→ GIVEN TEXT
The transition to Admirial Sir Cloudesley Shovell’s (UK) was met with a physical surge from the audience. Billed as a modern Budgie with elements of Sir Lord Baltimore, Hairy Chapter and Josefus the greasy bastards ruled the day with a brilliant, fire-in-the-belly performance. Combining the best of their two albums, the trio clobbered their way through classics “Mark The Beast”, “Devil’s Island” and “Red Admiral Black Sunrise” with new rising stars “The Thicker The Better” and “Bulletproof”. Berlin-based Samsara Blues Experiment (GER) made their debut as a three piece after the departure of bassist Richard Behrens. Guitarist Hans Elselt has taken over four-string duties and is an imposing figure under the spotlight. Promoting their new opus ‘Waiting For The Flood’ the trio launched into the 14-minute “Shringara” followed by a 12-minute “Don’t Belong”. Drummer Thomas Vedder created a massive wake while guitarist Chris Peters played with exceptional emotion and passion moving from the progressive blues of “Center Of The Sun” to the darker “For Lost Souls” and “Into The Black”.

→ GIVEN RECORDS
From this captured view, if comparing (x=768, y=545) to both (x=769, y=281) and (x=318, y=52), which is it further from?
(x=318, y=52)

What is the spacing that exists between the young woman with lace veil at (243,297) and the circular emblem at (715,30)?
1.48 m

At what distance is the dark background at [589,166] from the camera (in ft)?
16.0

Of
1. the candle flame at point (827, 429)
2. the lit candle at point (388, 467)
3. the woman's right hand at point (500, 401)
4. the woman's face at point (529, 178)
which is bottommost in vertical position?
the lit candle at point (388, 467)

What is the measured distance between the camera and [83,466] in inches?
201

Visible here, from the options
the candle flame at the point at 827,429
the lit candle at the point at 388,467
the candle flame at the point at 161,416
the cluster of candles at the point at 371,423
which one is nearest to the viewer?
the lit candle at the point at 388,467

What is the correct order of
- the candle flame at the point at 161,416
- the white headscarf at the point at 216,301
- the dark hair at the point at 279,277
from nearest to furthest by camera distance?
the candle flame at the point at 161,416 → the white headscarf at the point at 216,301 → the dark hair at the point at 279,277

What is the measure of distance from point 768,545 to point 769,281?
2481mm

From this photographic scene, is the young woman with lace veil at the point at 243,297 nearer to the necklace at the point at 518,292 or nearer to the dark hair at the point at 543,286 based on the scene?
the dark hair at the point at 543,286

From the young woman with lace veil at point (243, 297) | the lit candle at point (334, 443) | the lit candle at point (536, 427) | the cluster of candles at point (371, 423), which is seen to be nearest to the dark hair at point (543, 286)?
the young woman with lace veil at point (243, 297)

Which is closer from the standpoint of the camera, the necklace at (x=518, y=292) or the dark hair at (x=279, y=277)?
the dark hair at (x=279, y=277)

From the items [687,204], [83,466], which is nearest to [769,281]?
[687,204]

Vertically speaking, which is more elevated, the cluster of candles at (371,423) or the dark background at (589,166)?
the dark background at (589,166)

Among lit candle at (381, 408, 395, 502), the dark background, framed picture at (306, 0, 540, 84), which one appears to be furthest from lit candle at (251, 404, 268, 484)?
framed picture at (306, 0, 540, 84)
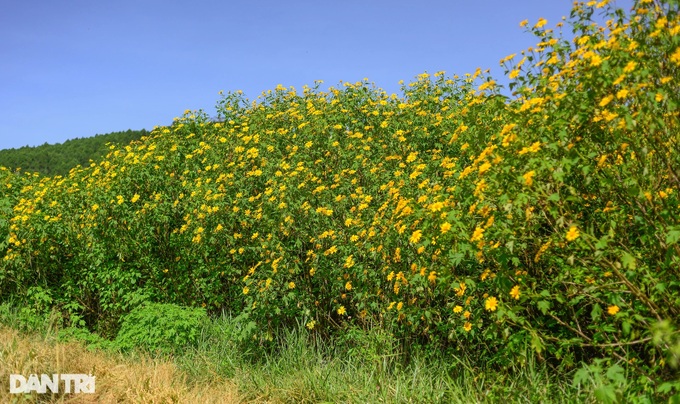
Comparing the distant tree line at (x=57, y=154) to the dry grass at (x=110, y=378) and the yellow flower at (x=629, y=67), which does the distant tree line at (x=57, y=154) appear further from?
→ the yellow flower at (x=629, y=67)

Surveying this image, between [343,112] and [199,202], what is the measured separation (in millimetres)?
2290

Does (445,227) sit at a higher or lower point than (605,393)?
higher

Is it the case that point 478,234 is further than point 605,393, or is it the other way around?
point 478,234

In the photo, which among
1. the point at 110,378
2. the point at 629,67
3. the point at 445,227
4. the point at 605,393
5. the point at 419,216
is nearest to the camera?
the point at 605,393

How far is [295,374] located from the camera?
17.3 ft

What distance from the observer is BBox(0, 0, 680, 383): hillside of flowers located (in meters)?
3.61

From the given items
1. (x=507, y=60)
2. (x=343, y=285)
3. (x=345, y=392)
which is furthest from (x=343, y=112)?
(x=345, y=392)

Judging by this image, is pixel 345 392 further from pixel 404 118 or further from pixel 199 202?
pixel 404 118

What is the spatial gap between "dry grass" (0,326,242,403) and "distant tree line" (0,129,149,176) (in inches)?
1090

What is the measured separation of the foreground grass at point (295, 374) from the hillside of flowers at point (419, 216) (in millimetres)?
201

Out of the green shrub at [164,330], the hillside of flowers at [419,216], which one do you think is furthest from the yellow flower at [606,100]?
the green shrub at [164,330]

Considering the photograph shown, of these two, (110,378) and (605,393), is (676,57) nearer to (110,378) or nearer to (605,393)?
(605,393)

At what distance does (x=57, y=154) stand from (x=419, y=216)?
35.2m

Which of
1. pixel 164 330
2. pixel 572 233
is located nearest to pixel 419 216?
pixel 572 233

→ THE TASK
Which songs does the concert review say the UK trio played during its set? The rows have no connection to the concert review.

→ WRITTEN ANSWER
"Mark The Beast", "Devil's Island", "Red Admiral Black Sunrise", "The Thicker The Better", "Bulletproof"